前世は貴族だったのではないかと思わせるほどの気品を漂わせる彼女は、黒髪を全て上に束ね上げ表情がよく見えた。
顔を上げるとイルドの手元を見て一瞬驚いたように目を丸めたが、すぐに表情を引き締めると「お客様用の寝室に寝かせますか?」と瞬時に状況を把握しその場で一番適切な言葉をかけた。
物わかりのいい彼女にイルドは微笑み「いえ、私の部屋に寝かせたいので布団を持ってきて頂戴」と答えた。

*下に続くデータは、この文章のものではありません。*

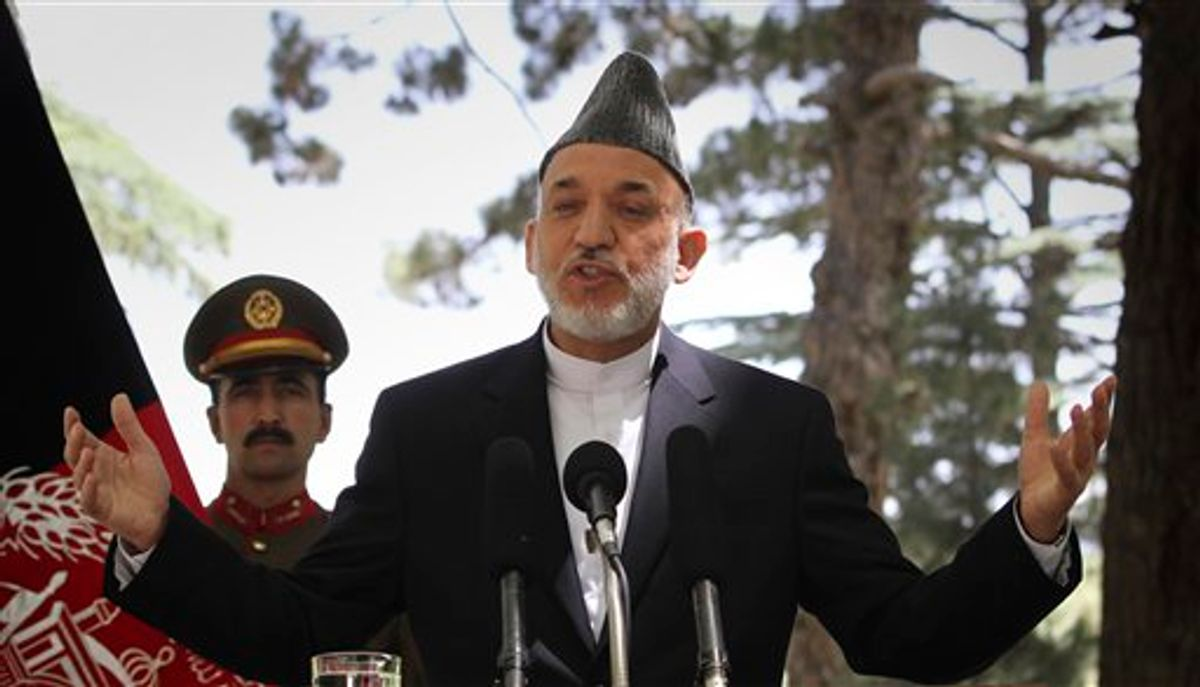 Afghan President Hamid Karzai gestures during a press conference at the presidential palace in Kabul, Afghanistan on Tuesday, May 31, 2011. Angered by civilian casualties, Karzai said Tuesday he will no longer allow NATO airstrikes on houses, issuing his strongest statement yet against strikes that the military alliance says are key to its war on Taliban insurgents. (AP Photo/Musadeq Sadeq) (AP)
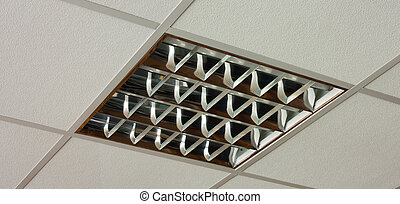 Fluorescent office ceiling lamp on the white ceiling close-up view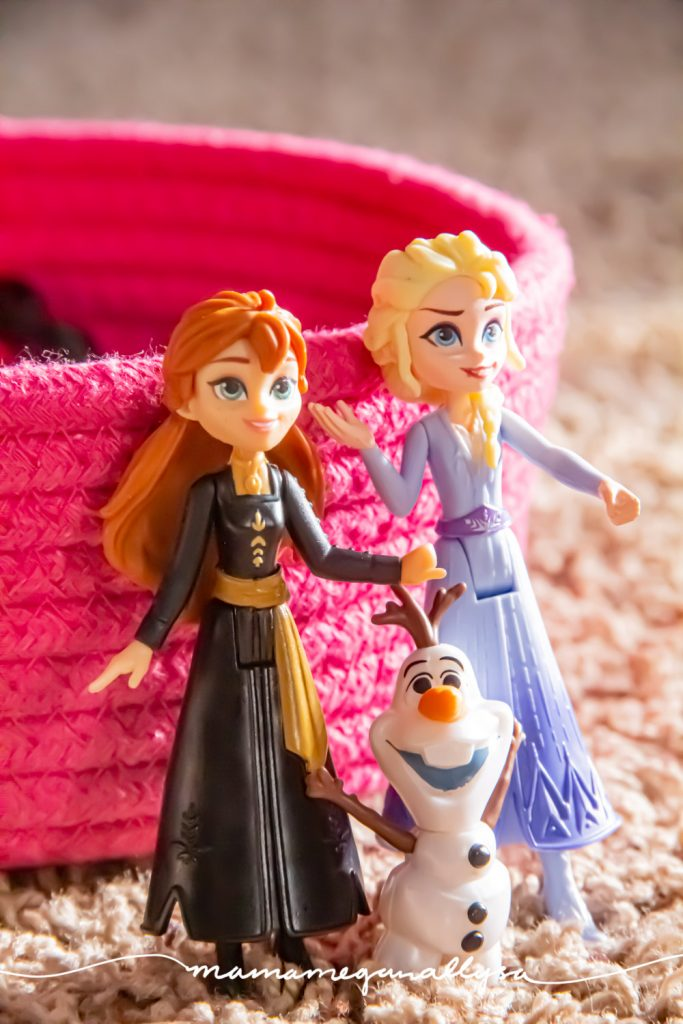 a close up shot of a small Anna, Elsa and Olaf figures from Frozen 2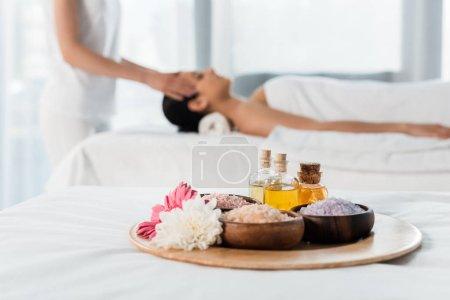 Photo pour Foyer sélectif de plateau avec des bouteilles d'huile, bols avec du sel de mer et des fleurs près des femmes dans le centre de spa - image libre de droit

メイドは「かしこまりました」と綺麗に頭を下げるとすぐさま行動に移った。
と、メイドが去ると同時くらいにパタパタと小さな足音がイルドの元へと向かってきた。
「坊ちゃま、そんなに走ってはこけてしまいますよ!」
「大丈夫だって。母さんおかえりー!」
走れない年老いたメイドの静止の声を聞かず走ってきた少年は笑顔でイルドに駆け寄ってきた。
が、イルドの手元を見ると足を止め固まった。
その大きな目がさらにまん丸と見開かれ、イルドを見、またその手元を見た。
「母さん……え、誘拐したの?」
「人聞きが悪いねぇ。拾ったんだよ」
「……落とし物?」
「うん、まぁ、そういうことにしておこうか」
首を傾げ言う息子にイルドは苦笑し、自分の部屋へと足を向けた。
その横に並びついてくる息子は、歩きながら眠っている少女をじっと観察した。